Texto fornecido:
===

Não é dia santificado, nem é dia de feriado, mas é como se fosse. “Dia 2 de fevereiro, dia de festa no mar”, segundo a música do compositor baiano Dorival Caymmi. É o dia em que todos vão deixar presentes nos balaios organizados pelos pescadores do bairro do Rio Vermelho junto com muitas mães de santo de terreiros de Salvador, ao lado da Casa do Peso. Na frente da casa, uma escultura de sereia representando a Mãe d´Água baiana, Yemanjá. Nesta segunda-feira (2), não será diferente. Desde cedo se formam filas para entregar presentes, flores, dinheiro e cartinhas com pedidos, para serem levados à tarde nos balaios que serão jogados em alto mar, na única grande festa religiosa baiana que não tem origem no catolicismo, mas no candomblé, ainda que na mesma data se celebre Nossa Senhora das Candeias.

As homenagens a Iemanjá atraem uma multidão formada por baianos de diferentes credos, além de turistas brasileiros e estrangeiros, que acompanham a cerimônia que foi organizada pela primeira vez sob a iniciativa da colônia de pesca (corporação de pescadores) do bairro Rio Vermelho. A comunidade de pescadores havia tomado a decisão através das recomendações de um líder espiritual, depois de uma pesca catastrófica durante o ano anterior, tendo conduzido a perdas econômicas importantes. Em 1923, um grupo de 25 pescadores organizou uma grande cerimônia e levou no barco um presente misterioso, escondido em uma caixa de sapatos. Segundo a lenda popular, eles ofereceram para as águas do oceano. E todos os anos os pescadores pedem a Iemanjá que lhes dê fartura de peixes e um mar tranquilo.

===

Dados de origem:
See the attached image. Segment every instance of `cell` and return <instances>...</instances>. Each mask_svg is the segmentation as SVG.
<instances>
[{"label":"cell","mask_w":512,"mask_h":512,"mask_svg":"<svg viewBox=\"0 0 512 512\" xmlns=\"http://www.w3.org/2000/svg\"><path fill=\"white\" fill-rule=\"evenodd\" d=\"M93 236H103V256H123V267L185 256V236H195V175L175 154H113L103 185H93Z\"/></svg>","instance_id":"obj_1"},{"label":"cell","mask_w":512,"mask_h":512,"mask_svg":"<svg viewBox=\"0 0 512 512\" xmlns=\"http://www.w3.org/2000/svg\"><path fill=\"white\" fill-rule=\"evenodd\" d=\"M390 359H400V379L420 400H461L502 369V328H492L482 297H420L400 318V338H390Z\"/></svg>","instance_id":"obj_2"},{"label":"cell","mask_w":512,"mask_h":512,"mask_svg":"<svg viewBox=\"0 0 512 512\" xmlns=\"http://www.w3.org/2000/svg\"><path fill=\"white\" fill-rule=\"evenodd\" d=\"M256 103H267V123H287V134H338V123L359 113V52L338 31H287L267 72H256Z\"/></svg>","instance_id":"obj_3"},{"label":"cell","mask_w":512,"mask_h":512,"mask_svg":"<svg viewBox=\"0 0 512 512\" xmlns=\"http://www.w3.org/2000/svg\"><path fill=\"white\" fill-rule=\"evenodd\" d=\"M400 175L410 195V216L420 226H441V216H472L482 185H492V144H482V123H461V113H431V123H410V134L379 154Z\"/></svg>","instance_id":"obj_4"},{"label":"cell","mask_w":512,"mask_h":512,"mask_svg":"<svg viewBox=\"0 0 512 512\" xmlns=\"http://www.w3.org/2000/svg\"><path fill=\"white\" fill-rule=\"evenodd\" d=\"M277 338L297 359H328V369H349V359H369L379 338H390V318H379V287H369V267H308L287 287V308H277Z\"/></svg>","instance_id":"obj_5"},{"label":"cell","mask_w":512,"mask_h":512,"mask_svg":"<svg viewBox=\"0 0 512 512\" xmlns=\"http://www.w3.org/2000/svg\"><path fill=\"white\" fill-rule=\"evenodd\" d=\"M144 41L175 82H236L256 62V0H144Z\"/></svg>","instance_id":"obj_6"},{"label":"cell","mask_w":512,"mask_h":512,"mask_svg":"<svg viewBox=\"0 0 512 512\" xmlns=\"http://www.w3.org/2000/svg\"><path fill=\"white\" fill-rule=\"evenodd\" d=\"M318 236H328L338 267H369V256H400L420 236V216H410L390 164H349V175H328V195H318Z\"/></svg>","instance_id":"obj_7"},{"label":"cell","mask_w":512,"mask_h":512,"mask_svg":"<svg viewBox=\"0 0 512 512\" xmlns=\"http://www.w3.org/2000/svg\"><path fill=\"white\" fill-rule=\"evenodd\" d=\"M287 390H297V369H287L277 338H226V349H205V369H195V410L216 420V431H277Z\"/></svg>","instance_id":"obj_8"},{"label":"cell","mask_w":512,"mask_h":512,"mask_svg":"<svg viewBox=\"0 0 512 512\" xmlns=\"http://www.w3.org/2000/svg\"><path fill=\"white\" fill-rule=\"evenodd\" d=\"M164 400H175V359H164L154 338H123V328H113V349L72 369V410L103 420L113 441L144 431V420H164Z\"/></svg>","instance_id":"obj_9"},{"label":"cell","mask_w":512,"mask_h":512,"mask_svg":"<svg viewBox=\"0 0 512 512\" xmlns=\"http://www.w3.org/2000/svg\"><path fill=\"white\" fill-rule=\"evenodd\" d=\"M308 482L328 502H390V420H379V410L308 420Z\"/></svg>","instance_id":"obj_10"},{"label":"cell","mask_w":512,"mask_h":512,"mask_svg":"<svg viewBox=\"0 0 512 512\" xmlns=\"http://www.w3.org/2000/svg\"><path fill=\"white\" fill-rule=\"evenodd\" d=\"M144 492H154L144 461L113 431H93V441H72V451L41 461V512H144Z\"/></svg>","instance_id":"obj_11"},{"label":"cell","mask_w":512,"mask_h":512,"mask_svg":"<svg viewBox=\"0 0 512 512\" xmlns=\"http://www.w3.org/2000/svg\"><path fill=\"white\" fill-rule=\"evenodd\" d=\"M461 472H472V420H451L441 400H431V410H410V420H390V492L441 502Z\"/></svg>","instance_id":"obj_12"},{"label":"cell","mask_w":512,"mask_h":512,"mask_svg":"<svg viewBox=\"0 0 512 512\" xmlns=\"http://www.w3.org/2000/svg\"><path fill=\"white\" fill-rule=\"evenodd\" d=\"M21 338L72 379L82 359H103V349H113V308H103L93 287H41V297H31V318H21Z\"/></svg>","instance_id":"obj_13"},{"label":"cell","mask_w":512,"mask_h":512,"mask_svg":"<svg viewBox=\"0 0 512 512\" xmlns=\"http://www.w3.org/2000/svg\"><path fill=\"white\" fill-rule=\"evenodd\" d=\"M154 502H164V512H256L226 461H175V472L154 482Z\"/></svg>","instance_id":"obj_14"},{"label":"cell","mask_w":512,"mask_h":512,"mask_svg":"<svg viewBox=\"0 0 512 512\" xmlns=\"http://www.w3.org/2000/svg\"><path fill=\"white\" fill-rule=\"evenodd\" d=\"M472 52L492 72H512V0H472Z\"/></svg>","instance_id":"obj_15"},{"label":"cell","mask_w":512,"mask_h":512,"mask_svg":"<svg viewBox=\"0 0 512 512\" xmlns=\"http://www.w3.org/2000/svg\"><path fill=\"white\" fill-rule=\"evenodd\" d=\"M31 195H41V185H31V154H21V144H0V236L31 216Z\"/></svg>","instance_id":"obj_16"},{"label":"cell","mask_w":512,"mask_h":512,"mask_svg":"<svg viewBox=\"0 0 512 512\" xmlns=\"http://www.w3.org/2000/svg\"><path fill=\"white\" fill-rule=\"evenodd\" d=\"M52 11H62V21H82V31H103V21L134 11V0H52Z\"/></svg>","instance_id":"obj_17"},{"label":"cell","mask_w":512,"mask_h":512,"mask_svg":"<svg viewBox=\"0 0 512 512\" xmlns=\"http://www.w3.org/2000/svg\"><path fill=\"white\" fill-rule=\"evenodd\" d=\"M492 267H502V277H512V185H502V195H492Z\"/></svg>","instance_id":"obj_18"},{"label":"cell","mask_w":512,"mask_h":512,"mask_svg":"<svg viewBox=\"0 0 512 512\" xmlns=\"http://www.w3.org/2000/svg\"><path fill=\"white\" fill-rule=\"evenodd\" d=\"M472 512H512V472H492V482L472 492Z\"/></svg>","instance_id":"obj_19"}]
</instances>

===

O problema: Segundo o texto sobre a festa de Iemanjá, em que ano um grupo de 25 pescadores organizou uma grande cerimônia? Os dados não têm nenhum papel aqui.

Resolução da tarefa: Em 1923.